Was that enough to pave the way for Trump? Not quite. That required the 2008 crash followed by an even greater concentration of wealth and income at the top. Consider the most recent data from the IRS. From Emanuel Saez, in U.S. top one percent of income earners hit new high in 2015 amid strong economic growth:
The share of income going to the top 10 percent of income earners—those making on average about $300,000 a year—increased to 50.5 percent in 2015 from 50.0 percent in 2014, the highest ever except for 2012. The share of income going to the top 1 percent of families—those earning on average about $1.4 million a year—increased to 22.0 percent in 2015 from 21.4 percent in 2014.
If you cram enough income and enough wealth into the top 1%, the bottom 90% ultimately will explode. In 2016, the explosion is taking place in the form of Donald Trump. In white America, the explosion is well underway. In the latest national poll, Trump leads 47 to 34 among white Americans.
Truth is, the only missing ingredient for Trump is sufficient willingness of non-White America to turn to the authoritarian right. But could an authoritarian more skilled than Trump surmount that hurdle? Time may tell.
So, why the divide between the Democratic establishment and the progressive left? In two words: Differing priorities.
The movement led by Sanders did not really start with him. It started with Occupy, almost five years ago. Remember the Occupy slogan? “We. Are. The 99%.” Now, scroll back up a few paragraphs and check how the 99% is doing. Remember the age demographic of Occupy? What was Sanders’ best demographic? See the connections here?
To many who supported Sanders, the priority is to confront the status quo. From that perspective, they don’t see the urgency in unifying behind Hillary Clinton. Most would prefer her to Trump if forced to choose, but they don’t believe in either of them. Heck, some even will explore the possibility of Jill Stein.
Those Sanders supporters, many new to the political process, are frustrated. Sanders spoke to that frustration. Now, they’re being asked (or, quite often, told) to put their frustration aside to beat the evil Trump. The problem is that the evil they see is economic injustice, not Trump.
Part of that frustration may be that their champion, Sanders, couldn’t quite meet the challenge.

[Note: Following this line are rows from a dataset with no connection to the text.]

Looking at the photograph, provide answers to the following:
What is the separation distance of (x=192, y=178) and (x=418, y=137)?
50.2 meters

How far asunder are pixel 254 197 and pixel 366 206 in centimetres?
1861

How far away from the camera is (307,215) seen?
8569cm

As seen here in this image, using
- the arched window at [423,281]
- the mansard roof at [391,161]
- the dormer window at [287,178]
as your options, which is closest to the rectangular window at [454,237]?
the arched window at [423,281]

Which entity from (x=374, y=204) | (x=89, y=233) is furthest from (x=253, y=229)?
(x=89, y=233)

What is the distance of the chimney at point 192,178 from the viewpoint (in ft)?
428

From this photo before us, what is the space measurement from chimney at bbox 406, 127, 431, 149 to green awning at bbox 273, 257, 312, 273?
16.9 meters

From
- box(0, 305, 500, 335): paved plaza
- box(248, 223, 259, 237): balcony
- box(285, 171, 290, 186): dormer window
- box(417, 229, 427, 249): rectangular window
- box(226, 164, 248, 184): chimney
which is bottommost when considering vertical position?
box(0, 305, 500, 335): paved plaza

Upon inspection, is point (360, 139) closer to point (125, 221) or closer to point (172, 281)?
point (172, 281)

He did some amazing things. But he missed opportunities as well. He failed to connect in a meaningful way with Black Americans. Truth is, a slightly more skilled candidate with the same worldview as Sanders could have pulled it off. The frustration here for the progressive left is not with Sanders, but with a political process that allowed minor shortcomings to bring down a seemingly true champion of economic justice.

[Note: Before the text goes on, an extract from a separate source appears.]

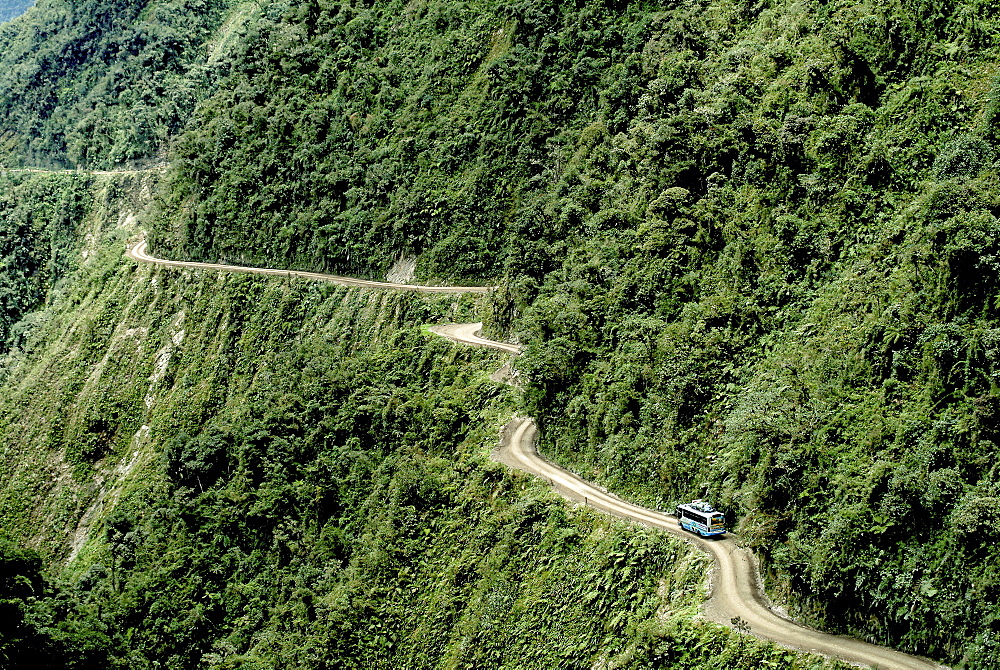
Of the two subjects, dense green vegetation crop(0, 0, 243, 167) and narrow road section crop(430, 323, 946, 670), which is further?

From the Democratic establishment’s perspective, the priority is entirely different. To them, it’s time to seize the moment. The Republican Party has been playing with fire courting nativists and racists. Now, it’s been exposed though the nomination of Trump and about to get burned. From their perspective, nothing is more urgent than the Democrats rallying behind an experienced, credentialed candidate. And Hillary Clinton is nothing if not experienced and credentialed. This is not the time to worry about petty squabbles over trade deals and military policy. It’s time to join forces to defeat the greater evil. Once that’s behind us, we can begin to move in the right direction.

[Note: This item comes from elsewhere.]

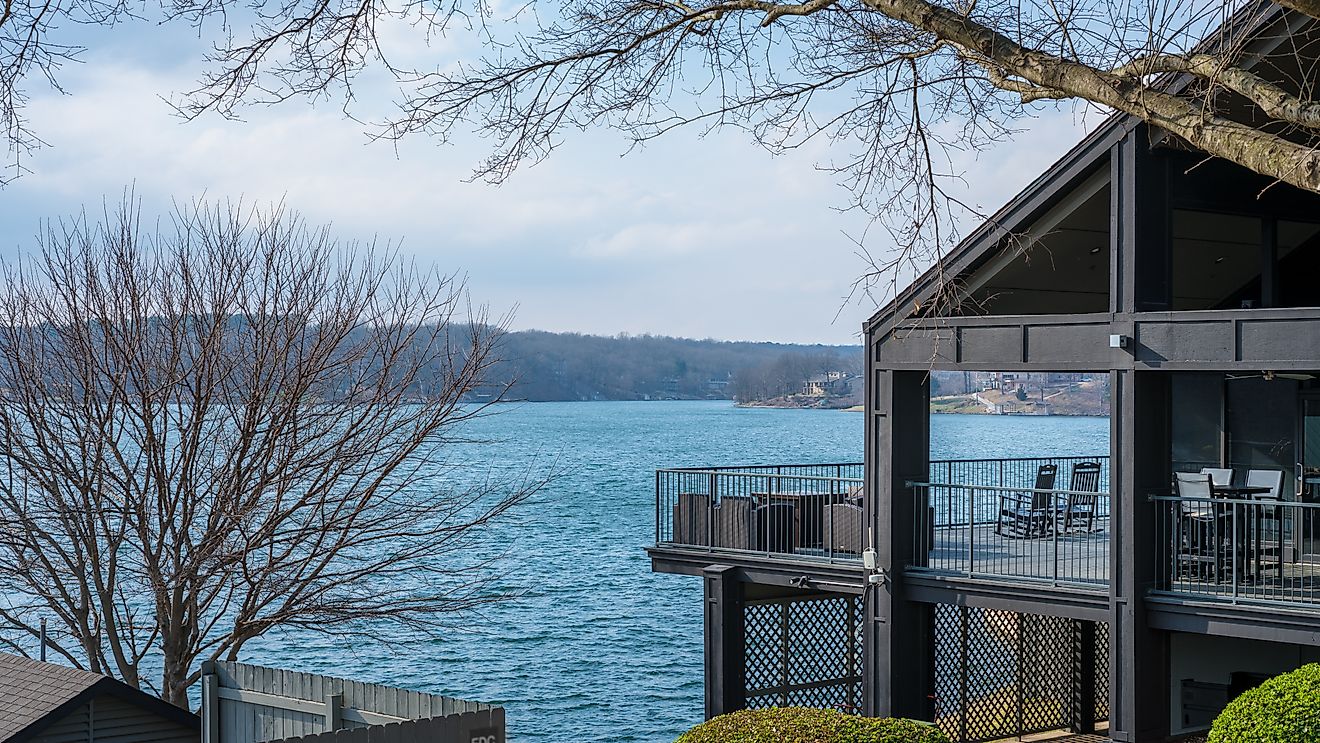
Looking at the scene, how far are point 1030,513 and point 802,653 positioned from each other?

If that’s how we got here, what’s the way forward?
I wish there were an easy answer, but I’m not seeing one. Scroll back one more time to those figures on the income share of the 1%. If that gets worse, or even if it stays the same, one of two things will happen:
Either a champion of economic justice from the progressive left more skilled than Sanders will rise to power.
Or an authoritarian more skilled than Trump will.